Graphics were up next. MLB 2K7 was roundly criticized for its framerate issues, which were severe enough to affect gameplay at times (especially on the PS3 version). This year, Ben promised that they had done a great deal of optimization to try and ensure that the experience would be as smooth as possible on both consoles. We were told that the game would run at 60 fps, and though slowdown could happen with a lot of action on-screen, the framerate would never dip near 30 fps.

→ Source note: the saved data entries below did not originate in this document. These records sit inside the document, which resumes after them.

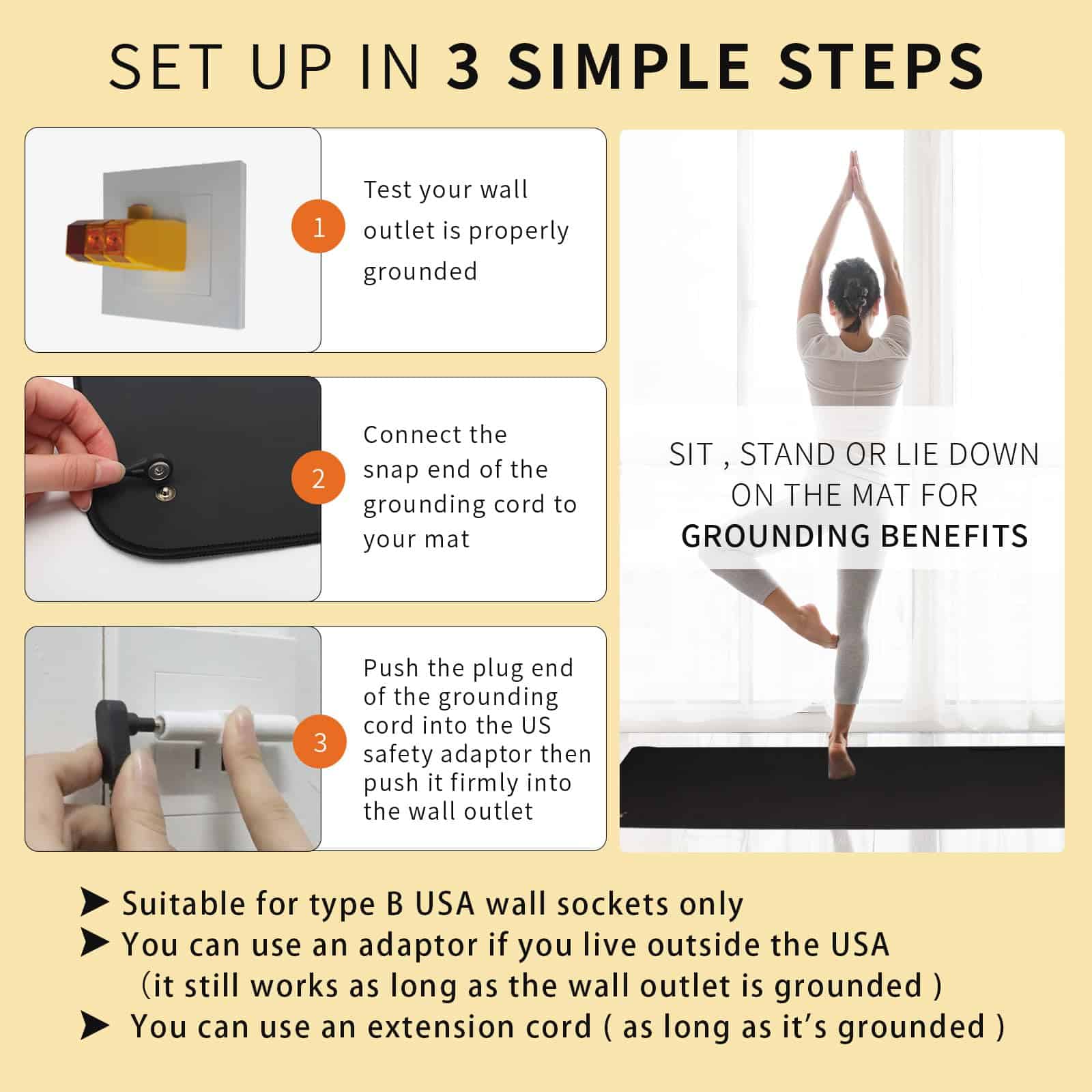 SET UP IN 3 SIMPLE STEPS

1 Test your wall outlet is properly grounded

2 Connect the snap end of the grounding cord to your mat

3 Push the plug end of the grounding cord into the US safety adaptor then push it firmly into the wall outlet

SIT , STAND OR LIE DOWN ON THE MAT FOR GROUNDING BENEFITS

➤ Suitable for type B USA wall sockets only
➤ You can use an adaptor if you live outside the USA (it still works as long as the wall outlet is grounded )
➤ You can use an extension cord ( as long as it's grounded )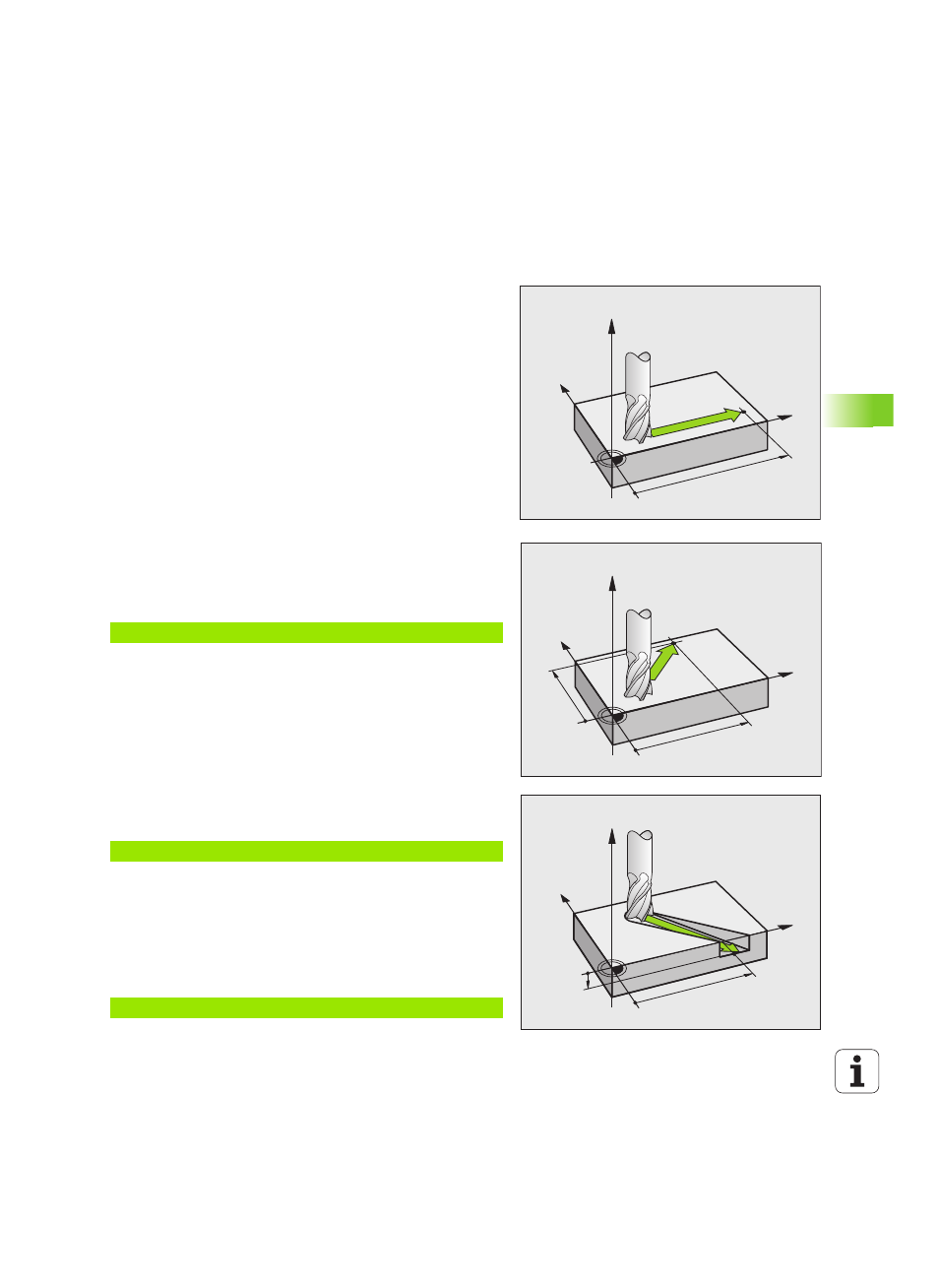 i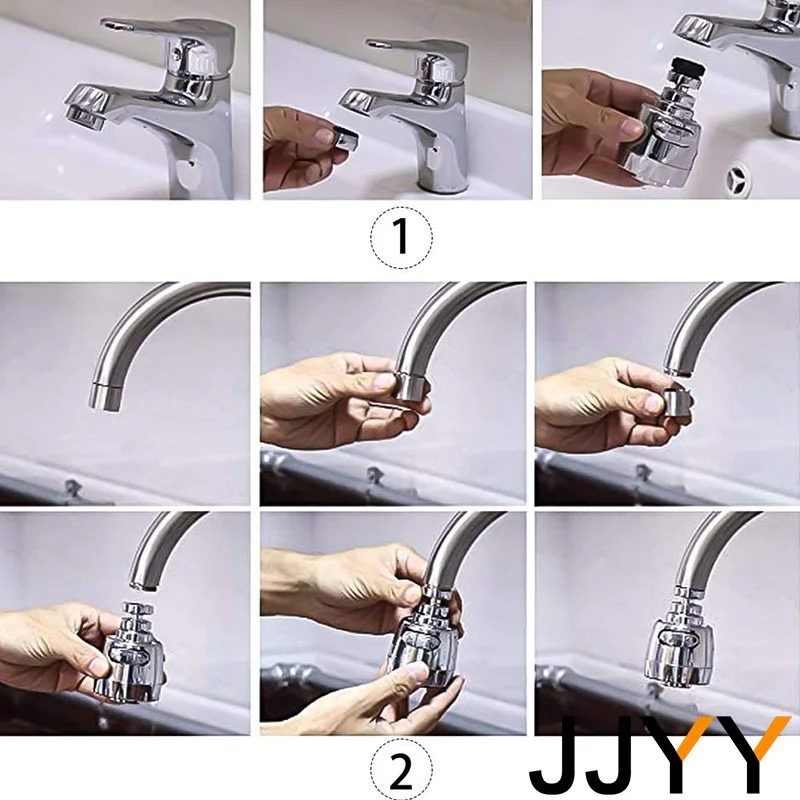 1

2

JJYY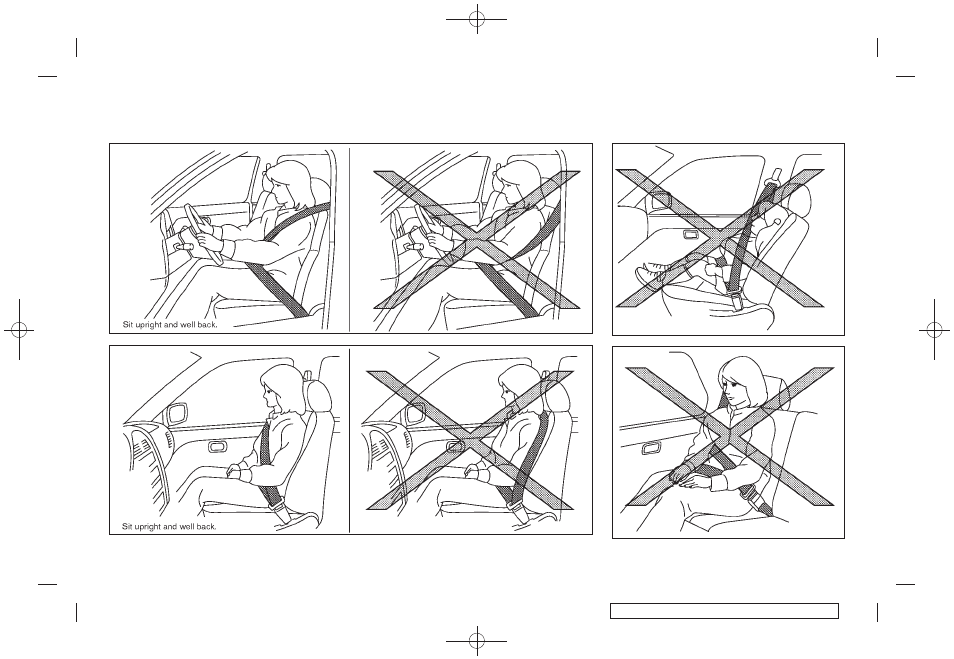 Sit upright and well back.

Sit upright and well back.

Finally, Ben addressed a bunch of miscellaneous issues. Simulated franchise statistics will be more realistic this year, so Andruw Jones won’t regularly rack up 80 HRs. Ball physics have also been tweaked, so you’ll experience all kinds of hits and trajectories — and everyone loves the occasional Texas leaguer thrown in with all the line drives, right? The game now features ninety different minor league teams, from upper-level single-A teams through to AAA, and there are 3 generic minor league stadiums along with 18 authentic ones.
The Wii version, the first baseball sim on the console, won’t have any online functionality or minor league teams, though it will contain everything else. Ben labeled it more of a family-oriented “pick-up-and-play” experience. If you’re surprised by that, you must’ve been living under a rock for the past year. As for the game’s soundtrack, 2K Sports is staying indie, so you’ll see songs from LCD Soundsystem, Black Rebel Motorcycle Club, and some other bands that I’ve never listened to.
Sadly, unlike Sony’s MLB 08: The Show, this game won’t allow for custom soundtracks on the PS3, nor will it feature any Home integration or rumble functionality (DAMMIT!). I can understand the lack of “Accomplishments”, but I don’t see why there’s no DualShock 3 support (though Ben said it could be patched in after the game’s release). Still, I’m hopeful that the game will at least run as well as its 360 counterpart. We’ll be able to see in less than a week — MLB 2K8 will be out on March 3rd for the PS3, 360, Wii, PS2, and PSP.